What are the best Williams %R settings for TradingView?

The 14-period default works for swing trading. For day trading on 1-15 minute charts, use 5-9 periods for faster signals. Swing traders on 1-4 hour charts get a good balance with 14-21 periods. Position traders on daily or weekly charts should use 21-30 periods. Standard overbought/oversold levels are -20 and -80, but you can push them to -15/-85 for volatile markets like crypto.

How is Williams %R different from the RSI indicator?

Both measure momentum, but they scale differently. RSI ranges from 0 to 100 with overbought above 70 and oversold below 30. Williams %R ranges from 0 to -100 with overbought near 0 and oversold near -100. Williams %R reacts faster to recent price changes because it uses the highest high directly, making it more sensitive to short-term reversals than RSI's smoothed approach.

How do I use Williams %R divergence signals on TradingView?

Divergence is the strongest Williams %R signal in my experience. Bullish divergence happens when price makes lower lows but Williams %R makes higher lows — selling pressure is fading. Bearish divergence is the opposite: price makes higher highs but Williams %R makes lower highs, telling you buying momentum is running out. Always confirm divergence with price action or volume before entering.
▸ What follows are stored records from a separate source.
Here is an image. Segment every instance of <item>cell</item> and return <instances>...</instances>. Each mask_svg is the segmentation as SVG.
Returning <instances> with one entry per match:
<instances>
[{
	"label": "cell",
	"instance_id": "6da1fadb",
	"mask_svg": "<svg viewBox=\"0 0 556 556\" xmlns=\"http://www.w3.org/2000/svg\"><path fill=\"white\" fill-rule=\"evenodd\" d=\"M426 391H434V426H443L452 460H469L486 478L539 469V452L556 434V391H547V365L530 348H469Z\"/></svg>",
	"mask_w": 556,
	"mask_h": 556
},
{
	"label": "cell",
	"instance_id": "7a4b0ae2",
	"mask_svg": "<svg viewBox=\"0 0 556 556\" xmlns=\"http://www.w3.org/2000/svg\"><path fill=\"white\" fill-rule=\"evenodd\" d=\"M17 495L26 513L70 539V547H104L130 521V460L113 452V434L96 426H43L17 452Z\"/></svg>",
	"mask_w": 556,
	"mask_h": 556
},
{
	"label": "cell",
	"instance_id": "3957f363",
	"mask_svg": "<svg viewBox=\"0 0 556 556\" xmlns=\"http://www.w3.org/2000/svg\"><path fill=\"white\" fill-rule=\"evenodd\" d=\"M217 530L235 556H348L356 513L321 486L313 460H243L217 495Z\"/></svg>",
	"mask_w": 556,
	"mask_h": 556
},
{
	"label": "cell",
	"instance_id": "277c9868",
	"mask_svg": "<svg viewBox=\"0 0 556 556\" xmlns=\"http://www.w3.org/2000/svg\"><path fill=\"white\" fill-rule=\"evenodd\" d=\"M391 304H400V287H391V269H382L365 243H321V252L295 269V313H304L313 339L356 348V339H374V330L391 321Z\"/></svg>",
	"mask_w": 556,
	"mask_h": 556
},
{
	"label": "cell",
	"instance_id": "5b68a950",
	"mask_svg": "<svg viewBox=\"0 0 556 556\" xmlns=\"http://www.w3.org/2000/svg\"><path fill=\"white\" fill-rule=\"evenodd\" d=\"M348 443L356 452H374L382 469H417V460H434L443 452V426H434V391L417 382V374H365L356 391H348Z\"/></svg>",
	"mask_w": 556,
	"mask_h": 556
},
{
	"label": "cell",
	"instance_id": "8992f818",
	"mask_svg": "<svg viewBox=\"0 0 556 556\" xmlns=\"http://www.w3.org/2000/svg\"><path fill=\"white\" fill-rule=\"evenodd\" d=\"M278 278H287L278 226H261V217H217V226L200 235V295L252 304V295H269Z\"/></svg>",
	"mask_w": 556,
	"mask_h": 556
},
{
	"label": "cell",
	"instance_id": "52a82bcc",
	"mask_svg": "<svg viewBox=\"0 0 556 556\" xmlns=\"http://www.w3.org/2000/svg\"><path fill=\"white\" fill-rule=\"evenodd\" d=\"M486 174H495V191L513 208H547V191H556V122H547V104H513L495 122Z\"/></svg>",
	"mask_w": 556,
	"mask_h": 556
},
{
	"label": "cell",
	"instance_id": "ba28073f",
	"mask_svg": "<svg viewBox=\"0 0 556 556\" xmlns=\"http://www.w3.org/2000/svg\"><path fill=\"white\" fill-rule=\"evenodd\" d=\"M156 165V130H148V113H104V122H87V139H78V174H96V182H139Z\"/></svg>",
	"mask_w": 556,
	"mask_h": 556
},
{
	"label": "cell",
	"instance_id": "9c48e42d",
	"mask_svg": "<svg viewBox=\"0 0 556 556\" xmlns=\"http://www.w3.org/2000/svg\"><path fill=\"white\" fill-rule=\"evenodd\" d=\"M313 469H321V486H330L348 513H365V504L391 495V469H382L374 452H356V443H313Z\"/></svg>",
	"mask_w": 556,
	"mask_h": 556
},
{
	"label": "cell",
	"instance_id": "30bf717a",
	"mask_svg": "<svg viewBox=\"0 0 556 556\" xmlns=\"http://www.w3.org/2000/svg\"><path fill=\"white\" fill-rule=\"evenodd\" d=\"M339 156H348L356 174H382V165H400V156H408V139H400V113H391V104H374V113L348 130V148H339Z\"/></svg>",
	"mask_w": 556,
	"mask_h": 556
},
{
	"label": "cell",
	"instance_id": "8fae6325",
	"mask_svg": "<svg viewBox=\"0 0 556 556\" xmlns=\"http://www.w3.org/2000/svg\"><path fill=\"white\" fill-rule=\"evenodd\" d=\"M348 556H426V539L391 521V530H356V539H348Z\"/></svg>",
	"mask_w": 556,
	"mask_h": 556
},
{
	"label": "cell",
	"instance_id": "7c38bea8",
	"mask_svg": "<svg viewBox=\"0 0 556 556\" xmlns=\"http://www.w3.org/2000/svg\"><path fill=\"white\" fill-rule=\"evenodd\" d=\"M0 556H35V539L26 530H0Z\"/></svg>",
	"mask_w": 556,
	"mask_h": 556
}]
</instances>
Can I add Williams %R to TradingView without coding?

Yes — add the built-in Williams %R indicator from TradingView's indicator search bar with zero coding. Or use Pineify's visual editor to customize settings and generate Pine Script code automatically. Either way, you don't need to write syntax manually.

What are the limitations of the Williams %R indicator?

Williams %R throws frequent false signals in strongly trending markets — prices can stay overbought or oversold for days. Like most oscillators, it performs best in ranging or choppy markets, not strong trends. Don't use it alone. Pair it with trend confirmation, volume analysis, or other momentum indicators.

How do I backtest a Williams %R strategy in Pine Script?

Define your entry rules — for example, go long when %R crosses above -80 — and set exits like take profit, stop loss, or trailing stop. Pineify's strategy builder lets you configure all of this visually and generates the Pine Script code. Paste it into TradingView's Pine Editor and run the Strategy Tester to check win rate, profit factor, max drawdown, and Sharpe ratio.